Friday 20 January 2012

Aging

I achieved that landmark age of 65 a couple of days ago.  Of course, in the future it may not be much of a landmark as in the past.  If the UK government continues to push forward the age of retirement - now planned for 66, and maybe 67 - the traditional retirement age of 65 will become meaningless.  In fact, I retired from full-time employment when I was 50 and concentrated on writing - and other pursuits.  To imagine the last fifteen event-filled years of my life as otherwise being filled with more work along the lines of that which I had been doing up to when I was 50 fills me with horror.  Nor can I imagine having to work until I am 67, or even 70, in order to have enough money to retire on.  I know, I know, I've been lucky in choosing a career (outside of writing) that gave me a good pension, and that many people aren't so fortunate.  But I would hate to have to work for the bulk of my life, and then only have a handful of years to relax or do other things.

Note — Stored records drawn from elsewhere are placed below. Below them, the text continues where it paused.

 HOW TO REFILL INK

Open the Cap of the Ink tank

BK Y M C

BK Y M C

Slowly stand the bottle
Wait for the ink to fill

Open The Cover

As a writer, my long-running characters have aged more or less in line with the timing of the stories.  The William Falconer series began in 1994, and that first story was set in 1264.  The latest one I am writing is set in 1275, so there has been a slight time-slip, but Falconer is definitely older and more tired than when he began.  Will he leave Oxford at last?  You will have to wait until the ninth Falconer is published.